[PASSAGE]
Evangelism Theology

Keller on Hell (Engaging with Keller Review – Part 3)

Keller on Hell


Continuing a series of reviews on Engaging with Keller.  This is part three.

We now come on to the second chapter. A critique by Bill Schweitzer of the way that Tim Keller teaches about Hell. Schweitzer acknowledges that Keller preaches judgement and hell.  He praises him for not being either Rob Bell or one of the many who just keep quiet about a subject that causes so much offense and misunderstanding in contemporary culture.  So given that this is a book designed to critique Keller and warn the church where he is doctrinally sound, what could possibly be wrong?  Is that the end of the chapter?  Sadly no.

Firstly Schweitzer questions whether it is right to preach hell in one way for traditionalists and in another for post-moderns?  Surely the answer to the question is simply yes, of course.  If you preach the same way to everyone you are not communicating.  Preaching is by definition two way.  We are proclaiming the Word of God to people who are listening to it.   The context in which we speak, the language that we use, and the understanding that we have, is not more important than the context in which people hear, the language they use and the understanding they have.  If Schweitzer were to preach hell the same way to a post-modern English secularist as he would to a traditional Irish Catholic there would be something profoundly wrong.

But the real problem for Schweitzer is that he believes that Keller is in danger of presenting a different doctrine, not just that he presents the traditional doctrine in a different way.   In particular he believes that Keller is far too beholden to CS Lewis and that this has resulted in him teaching false doctrine. “No doubt Lewis’s concept presents a powerful apologetic strategy; after all, how many people are going to be offended by a hell that God does not send anyone to, where the punishment is self-inflicted, and from which no-one ever asks to leave”.   There are so many things wrong with this statement, not least that Schweitzer is continuing the narrative of Engaging with Keller, which assumes that Keller is prepared to compromise biblical teaching in order to make the Gospel more attractive to unbelievers.  It is a charge that is at best patronising and at worst deliberately misleading.  As sinful people we all have mixed motives and I wonder if there is a not a little self-justification mixed in here.  After all in this day of small things how can someone be popular and ‘successful’’ unless they are compromising and watering down the message in order to make it more attractive?  On the other hand if I am not doing so well it is precisely because I am preaching what is unpopular.  I am faithful not successful.

[DATA EXCERPT]
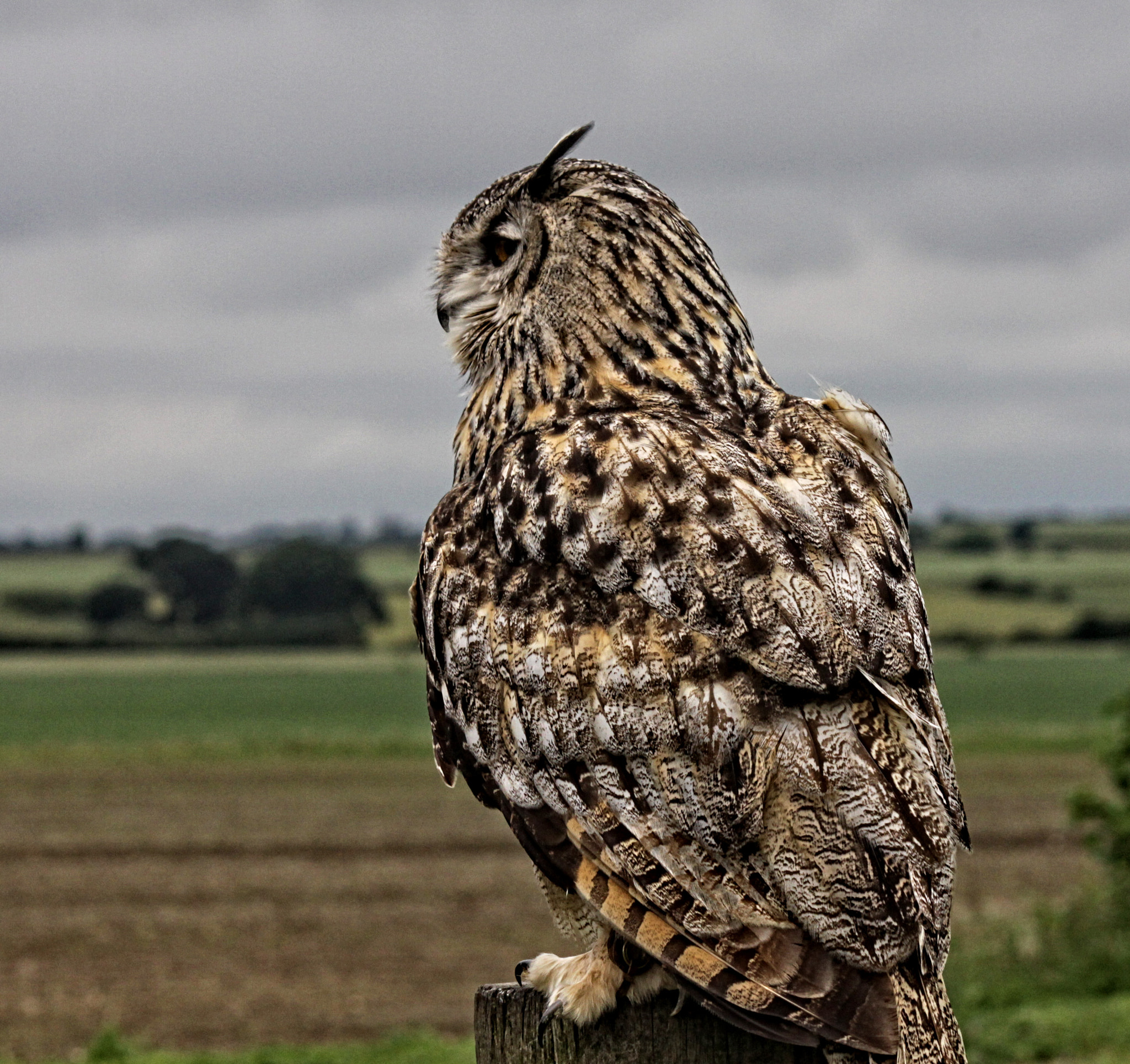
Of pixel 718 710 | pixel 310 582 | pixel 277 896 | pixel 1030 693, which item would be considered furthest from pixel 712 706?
pixel 310 582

[WRITTEN REQUEST A] In the review of Keller on hell, who wrote the chapter critiquing how Keller teaches about hell?
[WRITTEN REQUEST B] Please extend the review of Keller on hell with a new paragraph that picks up after its final sentence.

[EXERCISE RESPONSE A] Bill Schweitzer

[EXERCISE RESPONSE B]
Schweitzer also misrepresents Keller as teaching that God does not send anyone to Hell and does not punish anyone in Hell.  It is not worthy of Schweitzer to begin his article by attacking a position which Keller does not advocate.   Moreover I am intrigued by Schweitzer’s notion that a hell in which people do not ask to leave is somehow less offensive than one in which people do. Why would that be the case?   In fact teaching that human beings are so stupid and sinful that they do not ask to leave Hell is to my mind much more offensive than teaching that they desire to get out and yet cannot.

After this poor beginning Schweitzer then descends into the realms of the surreal and the ridiculous.   He argues that if the requisite elements of the doctrines of judgement and Hell were that a) hell was unpleasant and b) people stay forever;  then all we would need to do is declare that people in Hell dress in bad uniforms and therefore people are too embarrassed to leave! It is actually even more embarrassing that this is presented as a logical and coherent argument!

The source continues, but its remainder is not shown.